Microsoft Purview can govern your data assets, but it’s not just a fancy catalog; it’s a system that actively helps you understand and control your data’s journey.
Let’s see Purview in action. Imagine you’ve got data scattered across Azure Data Lake Storage (ADLS) Gen2, SQL Server, and even some flat files in a local share. You need to know who has access to what, where sensitive data resides, and how data flows from source to report.
First, you’d set up a Purview account in your Azure subscription. Then, you’d configure scans to discover your data assets.
# Example: Scan configuration for ADLS Gen2
az purview scan create \
--resource-group myPurviewResourceGroup \
--account-name myPurviewAccount \
--scan-name myAdlsScan \
--kind AzureResourceHdfs \
--connected-store-name myadlsgen2account.dfs.core.windows.net \
--resource-group-name myDataResourceGroup \
--subscription-id <your-subscription-id> \
--authentication-type ManagedIdentity \
--schedule '{ "recurrence": { "frequency": "Day", "interval": 1 } }'
This command tells Purview to connect to your ADLS Gen2 account using its managed identity (which needs the appropriate reader role on the storage account) and scan it daily. Purview then inspects the files, identifies schemas, and extracts metadata.
Once scanned, you can explore your data assets in the Purview Governance Portal. Here’s what it looks like when you view a specific table in SQL Server:
- Overview: Shows the dataset name, description, owner, and classification labels (e.g., "Credit Card Number," "Personal Information").
- Schema: Lists all columns, their data types, and descriptions.
- Lineage: Visualizes how data flows into this table from other sources and how it’s used by downstream processes or reports. This is often the most powerful part, showing the actual ETL jobs or data pipelines that populated it.
- Glossary: Links to business terms defined in Purview’s glossary, providing business context.
Purview solves the problem of data sprawl and lack of trust. It brings disparate data sources under a unified umbrella, making them searchable, understandable, and governable. Internally, it works by:
- Registration: You register your data sources (ADLS, SQL, etc.) with Purview.
- Scanning: Purview uses registered credentials to connect to sources, extract metadata (schemas, table names, file paths), and apply classification rules.

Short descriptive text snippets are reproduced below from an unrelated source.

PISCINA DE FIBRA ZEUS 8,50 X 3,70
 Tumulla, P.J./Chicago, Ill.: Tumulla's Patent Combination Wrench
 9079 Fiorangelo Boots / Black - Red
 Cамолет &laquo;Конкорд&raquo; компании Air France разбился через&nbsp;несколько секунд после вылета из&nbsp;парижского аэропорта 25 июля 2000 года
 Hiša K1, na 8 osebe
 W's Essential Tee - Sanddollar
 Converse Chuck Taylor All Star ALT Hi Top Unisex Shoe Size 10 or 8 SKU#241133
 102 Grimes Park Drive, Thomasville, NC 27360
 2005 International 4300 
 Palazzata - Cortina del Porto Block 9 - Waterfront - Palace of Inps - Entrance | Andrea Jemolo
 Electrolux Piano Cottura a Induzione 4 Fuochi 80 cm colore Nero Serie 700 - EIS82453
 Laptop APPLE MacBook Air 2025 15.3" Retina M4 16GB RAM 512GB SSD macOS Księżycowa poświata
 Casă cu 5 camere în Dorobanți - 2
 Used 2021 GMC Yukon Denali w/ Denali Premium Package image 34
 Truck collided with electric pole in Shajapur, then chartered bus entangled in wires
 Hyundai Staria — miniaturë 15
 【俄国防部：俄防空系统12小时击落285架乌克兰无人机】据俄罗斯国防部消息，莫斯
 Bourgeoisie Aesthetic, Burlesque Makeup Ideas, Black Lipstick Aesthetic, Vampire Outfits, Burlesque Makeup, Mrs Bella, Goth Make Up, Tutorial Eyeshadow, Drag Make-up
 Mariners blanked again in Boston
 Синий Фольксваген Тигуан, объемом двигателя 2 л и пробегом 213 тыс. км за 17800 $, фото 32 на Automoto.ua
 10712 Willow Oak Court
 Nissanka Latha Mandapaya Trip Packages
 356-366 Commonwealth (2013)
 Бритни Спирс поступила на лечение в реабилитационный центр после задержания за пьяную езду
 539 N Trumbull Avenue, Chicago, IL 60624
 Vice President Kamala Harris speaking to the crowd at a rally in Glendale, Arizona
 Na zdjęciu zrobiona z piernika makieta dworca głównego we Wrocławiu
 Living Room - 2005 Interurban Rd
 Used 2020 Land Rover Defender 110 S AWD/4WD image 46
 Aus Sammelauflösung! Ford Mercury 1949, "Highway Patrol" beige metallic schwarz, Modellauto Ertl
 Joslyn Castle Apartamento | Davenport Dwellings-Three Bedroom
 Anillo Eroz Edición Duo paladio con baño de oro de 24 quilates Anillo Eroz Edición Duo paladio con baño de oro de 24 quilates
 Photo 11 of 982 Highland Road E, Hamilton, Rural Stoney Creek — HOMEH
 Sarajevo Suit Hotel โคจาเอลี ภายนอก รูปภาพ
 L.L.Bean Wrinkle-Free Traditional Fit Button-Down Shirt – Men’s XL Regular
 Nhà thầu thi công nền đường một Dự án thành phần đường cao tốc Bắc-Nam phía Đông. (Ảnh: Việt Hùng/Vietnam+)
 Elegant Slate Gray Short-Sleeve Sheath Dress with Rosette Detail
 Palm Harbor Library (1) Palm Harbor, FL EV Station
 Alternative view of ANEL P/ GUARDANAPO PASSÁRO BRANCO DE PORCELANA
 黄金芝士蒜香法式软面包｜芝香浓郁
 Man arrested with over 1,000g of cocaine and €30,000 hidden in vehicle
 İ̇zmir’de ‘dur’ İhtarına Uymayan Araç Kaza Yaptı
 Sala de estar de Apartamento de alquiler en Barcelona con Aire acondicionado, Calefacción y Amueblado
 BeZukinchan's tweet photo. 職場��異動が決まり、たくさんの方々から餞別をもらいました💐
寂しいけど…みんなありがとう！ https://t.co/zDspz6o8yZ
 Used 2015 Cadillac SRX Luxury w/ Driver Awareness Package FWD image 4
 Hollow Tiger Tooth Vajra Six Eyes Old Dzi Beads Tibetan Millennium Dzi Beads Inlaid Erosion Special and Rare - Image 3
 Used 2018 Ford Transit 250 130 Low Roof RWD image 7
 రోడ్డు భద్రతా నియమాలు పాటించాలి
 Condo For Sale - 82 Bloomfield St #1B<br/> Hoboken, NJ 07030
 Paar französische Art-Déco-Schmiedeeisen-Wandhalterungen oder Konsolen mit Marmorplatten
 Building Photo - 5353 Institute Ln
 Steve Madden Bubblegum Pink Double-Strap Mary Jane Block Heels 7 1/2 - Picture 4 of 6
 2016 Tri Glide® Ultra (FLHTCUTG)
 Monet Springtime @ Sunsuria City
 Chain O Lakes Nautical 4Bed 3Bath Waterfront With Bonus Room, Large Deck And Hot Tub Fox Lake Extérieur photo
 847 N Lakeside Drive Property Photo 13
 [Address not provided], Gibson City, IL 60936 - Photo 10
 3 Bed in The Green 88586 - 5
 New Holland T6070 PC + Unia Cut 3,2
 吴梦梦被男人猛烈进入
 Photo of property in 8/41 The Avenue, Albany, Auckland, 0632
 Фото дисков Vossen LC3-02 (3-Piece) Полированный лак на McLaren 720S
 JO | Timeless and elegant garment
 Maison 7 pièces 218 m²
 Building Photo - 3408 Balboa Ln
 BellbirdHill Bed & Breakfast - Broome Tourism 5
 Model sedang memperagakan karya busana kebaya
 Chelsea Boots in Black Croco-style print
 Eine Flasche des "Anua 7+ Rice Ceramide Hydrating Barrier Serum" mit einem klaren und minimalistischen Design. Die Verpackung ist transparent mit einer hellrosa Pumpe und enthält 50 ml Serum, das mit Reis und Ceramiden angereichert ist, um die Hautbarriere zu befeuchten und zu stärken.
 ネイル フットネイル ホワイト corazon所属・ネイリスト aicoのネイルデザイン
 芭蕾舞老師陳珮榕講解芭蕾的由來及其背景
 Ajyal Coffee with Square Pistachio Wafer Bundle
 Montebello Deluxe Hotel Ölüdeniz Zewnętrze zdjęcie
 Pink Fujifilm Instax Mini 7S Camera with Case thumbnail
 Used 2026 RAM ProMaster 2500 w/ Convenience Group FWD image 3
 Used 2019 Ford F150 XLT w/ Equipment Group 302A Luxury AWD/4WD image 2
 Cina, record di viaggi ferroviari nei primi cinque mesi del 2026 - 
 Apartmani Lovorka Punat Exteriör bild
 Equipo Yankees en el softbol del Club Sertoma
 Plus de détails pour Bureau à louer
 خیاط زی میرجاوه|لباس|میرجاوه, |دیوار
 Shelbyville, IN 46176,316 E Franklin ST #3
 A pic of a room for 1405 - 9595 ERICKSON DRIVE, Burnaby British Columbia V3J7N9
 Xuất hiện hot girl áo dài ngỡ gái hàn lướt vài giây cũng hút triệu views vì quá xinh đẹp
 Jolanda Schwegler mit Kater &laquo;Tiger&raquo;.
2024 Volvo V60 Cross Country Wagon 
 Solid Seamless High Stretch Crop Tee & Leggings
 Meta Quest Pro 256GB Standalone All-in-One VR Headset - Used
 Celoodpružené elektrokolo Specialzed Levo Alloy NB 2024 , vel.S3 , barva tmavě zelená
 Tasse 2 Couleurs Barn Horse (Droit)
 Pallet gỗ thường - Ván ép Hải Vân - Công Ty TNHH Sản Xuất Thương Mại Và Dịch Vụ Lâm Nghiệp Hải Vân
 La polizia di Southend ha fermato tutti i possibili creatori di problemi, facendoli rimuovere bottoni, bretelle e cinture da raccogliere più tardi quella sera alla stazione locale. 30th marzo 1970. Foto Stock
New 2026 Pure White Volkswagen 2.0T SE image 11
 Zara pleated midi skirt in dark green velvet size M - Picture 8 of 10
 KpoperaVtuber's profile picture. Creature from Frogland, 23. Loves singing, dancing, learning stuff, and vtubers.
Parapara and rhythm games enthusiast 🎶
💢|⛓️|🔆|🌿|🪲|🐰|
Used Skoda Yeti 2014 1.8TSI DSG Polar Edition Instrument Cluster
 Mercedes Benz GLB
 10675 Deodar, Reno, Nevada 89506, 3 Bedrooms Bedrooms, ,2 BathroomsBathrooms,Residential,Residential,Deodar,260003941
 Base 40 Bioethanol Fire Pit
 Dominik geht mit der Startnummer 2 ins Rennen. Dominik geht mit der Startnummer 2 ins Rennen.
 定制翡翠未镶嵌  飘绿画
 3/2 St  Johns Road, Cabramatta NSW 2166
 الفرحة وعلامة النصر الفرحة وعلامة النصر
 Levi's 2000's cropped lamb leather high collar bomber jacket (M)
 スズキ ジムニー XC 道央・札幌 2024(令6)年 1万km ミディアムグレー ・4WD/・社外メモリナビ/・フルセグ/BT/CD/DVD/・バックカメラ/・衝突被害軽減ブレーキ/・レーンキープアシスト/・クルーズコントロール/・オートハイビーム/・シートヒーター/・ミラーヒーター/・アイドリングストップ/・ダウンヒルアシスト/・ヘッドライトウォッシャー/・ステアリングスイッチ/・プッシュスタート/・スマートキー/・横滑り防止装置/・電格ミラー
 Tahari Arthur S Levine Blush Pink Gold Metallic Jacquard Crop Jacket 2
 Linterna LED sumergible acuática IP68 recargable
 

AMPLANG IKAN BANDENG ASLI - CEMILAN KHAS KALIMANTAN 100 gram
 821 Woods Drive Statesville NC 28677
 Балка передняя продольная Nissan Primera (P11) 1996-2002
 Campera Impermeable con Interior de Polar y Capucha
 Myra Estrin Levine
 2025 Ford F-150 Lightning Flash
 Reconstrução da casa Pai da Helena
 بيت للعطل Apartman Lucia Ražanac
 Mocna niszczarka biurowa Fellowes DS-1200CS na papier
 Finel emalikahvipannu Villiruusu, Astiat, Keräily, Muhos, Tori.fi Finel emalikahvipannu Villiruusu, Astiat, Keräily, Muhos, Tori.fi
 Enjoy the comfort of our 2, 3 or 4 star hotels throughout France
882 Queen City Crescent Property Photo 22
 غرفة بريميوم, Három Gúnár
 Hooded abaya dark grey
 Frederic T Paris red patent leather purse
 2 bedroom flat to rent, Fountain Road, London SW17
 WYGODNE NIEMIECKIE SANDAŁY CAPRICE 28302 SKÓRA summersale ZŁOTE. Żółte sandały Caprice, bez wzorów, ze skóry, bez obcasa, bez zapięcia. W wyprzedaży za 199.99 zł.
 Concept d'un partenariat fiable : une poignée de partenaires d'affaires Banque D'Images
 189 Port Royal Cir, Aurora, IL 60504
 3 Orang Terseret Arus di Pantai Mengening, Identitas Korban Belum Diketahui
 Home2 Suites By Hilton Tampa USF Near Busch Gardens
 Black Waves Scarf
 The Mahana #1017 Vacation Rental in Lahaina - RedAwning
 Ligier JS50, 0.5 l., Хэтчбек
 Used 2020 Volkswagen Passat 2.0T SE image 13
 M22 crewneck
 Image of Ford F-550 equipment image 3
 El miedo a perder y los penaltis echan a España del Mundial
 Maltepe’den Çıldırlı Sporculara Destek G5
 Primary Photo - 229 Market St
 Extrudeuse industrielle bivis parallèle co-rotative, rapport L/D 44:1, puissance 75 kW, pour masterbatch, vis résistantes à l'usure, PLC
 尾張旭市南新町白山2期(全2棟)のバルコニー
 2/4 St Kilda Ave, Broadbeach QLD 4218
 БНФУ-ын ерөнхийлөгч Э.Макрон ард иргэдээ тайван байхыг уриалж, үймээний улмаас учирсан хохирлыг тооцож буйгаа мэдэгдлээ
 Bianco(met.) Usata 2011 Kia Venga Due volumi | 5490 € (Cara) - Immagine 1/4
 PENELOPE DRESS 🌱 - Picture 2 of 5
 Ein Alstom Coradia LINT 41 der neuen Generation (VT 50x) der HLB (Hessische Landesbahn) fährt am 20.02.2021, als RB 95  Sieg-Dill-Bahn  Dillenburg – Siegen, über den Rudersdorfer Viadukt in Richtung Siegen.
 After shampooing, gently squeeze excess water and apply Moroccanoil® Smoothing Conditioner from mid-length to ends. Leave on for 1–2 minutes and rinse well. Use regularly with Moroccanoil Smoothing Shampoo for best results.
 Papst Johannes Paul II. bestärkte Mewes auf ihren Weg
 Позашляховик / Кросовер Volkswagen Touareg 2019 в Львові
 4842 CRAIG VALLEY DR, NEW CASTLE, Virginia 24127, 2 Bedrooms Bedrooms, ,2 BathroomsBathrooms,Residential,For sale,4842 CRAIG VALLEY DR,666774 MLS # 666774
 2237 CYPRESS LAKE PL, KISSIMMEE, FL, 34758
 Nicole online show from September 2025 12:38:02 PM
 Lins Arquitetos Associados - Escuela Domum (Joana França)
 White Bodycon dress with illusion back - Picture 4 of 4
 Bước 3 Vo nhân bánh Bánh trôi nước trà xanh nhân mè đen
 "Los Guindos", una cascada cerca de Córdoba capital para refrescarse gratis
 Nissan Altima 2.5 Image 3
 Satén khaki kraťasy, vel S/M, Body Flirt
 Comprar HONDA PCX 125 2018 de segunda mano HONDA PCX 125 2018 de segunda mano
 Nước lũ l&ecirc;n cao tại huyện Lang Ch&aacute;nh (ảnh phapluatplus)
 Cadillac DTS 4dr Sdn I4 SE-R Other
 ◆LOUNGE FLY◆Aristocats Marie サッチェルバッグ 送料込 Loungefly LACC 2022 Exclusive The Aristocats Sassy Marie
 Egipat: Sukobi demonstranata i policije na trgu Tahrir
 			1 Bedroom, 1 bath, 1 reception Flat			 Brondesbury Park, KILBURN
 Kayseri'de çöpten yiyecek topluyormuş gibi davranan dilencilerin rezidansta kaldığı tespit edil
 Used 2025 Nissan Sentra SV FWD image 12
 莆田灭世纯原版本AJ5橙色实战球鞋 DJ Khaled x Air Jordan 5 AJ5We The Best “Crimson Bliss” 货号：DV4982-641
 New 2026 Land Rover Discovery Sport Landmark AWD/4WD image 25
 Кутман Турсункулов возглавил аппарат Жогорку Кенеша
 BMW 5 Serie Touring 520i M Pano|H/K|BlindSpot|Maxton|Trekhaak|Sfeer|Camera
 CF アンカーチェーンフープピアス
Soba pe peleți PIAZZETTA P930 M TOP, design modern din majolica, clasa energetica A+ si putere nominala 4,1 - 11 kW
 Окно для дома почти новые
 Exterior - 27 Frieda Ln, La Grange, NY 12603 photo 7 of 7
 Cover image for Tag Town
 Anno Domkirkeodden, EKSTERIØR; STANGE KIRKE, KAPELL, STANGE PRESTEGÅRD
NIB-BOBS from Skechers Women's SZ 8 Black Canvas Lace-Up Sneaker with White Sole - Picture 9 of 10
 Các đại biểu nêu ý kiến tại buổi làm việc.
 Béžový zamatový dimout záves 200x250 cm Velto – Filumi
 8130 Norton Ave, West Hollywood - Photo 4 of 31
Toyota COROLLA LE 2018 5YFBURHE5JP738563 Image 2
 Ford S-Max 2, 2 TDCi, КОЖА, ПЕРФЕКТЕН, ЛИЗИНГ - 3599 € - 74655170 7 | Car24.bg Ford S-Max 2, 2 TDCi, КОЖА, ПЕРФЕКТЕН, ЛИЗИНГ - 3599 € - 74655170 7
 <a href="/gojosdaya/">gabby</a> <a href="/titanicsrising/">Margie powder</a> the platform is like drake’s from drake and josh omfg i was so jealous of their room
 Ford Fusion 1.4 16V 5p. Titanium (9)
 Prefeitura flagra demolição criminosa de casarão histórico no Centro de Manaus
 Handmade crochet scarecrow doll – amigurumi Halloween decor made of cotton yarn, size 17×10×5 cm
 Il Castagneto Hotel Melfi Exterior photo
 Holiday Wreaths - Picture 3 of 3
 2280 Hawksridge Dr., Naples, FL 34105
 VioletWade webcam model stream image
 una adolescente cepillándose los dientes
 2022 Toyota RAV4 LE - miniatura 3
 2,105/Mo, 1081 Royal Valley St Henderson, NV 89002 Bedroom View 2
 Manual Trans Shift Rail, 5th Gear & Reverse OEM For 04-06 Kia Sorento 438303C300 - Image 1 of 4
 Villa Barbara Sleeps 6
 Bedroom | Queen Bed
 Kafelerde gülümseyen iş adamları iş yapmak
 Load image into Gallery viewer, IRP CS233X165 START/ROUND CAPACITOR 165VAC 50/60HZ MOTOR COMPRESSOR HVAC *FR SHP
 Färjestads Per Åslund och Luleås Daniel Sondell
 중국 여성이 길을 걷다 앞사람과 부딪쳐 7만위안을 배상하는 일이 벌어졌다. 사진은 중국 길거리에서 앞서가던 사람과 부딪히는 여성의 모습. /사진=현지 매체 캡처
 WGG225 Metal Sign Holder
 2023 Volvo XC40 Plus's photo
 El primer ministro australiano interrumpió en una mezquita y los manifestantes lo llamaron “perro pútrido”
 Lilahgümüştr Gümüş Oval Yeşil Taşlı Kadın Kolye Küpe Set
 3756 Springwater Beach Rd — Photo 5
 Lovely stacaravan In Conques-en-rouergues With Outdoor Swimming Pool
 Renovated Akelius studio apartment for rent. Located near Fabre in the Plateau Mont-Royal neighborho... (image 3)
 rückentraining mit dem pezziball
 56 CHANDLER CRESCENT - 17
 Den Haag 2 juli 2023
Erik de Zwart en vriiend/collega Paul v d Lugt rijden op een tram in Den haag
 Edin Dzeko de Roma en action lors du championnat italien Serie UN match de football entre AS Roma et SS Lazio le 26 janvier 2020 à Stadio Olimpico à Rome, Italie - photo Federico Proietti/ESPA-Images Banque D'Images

- Classification: Using built-in and custom rules, Purview identifies sensitive data types (PII, financial data) within your datasets.
- Lineage Extraction: For supported sources (like Azure Data Factory, SQL Server Integration Services), Purview can trace data movement and transformations, building a visual lineage graph.
- Business Glossary: You define business terms, their definitions, and link them to technical assets, bridging the gap between IT and business users.
- Data Catalog: All this information is indexed, making data assets discoverable through search.
- Access Policies: While Purview itself doesn’t directly manage access for all sources, it integrates with Azure Active Directory and can help enforce data access policies by providing visibility into who should have access based on roles and classifications.
The real magic isn’t just cataloging; it’s the interconnectedness. When you classify a column in ADLS Gen2 as "Passport Number," and that data is then copied via Azure Data Factory into a SQL Server table, Purview automatically updates the lineage to show the flow and propagates the "Passport Number" classification to the SQL table’s column. This means your sensitive data tracking is continuous and automated.
Most people think of Purview as just a search engine for data. However, its true strength lies in its ability to infer relationships and propagate metadata automatically. When a data pipeline moves data, Purview doesn’t just record the fact that data moved; it understands the context of that data – its schema, its classifications, and its business meaning – and ensures that context travels with the data, even across different technologies. This automated metadata propagation is what enables true data governance at scale.
The next step after understanding your data assets is defining and enforcing data access controls based on these discovered classifications and ownership.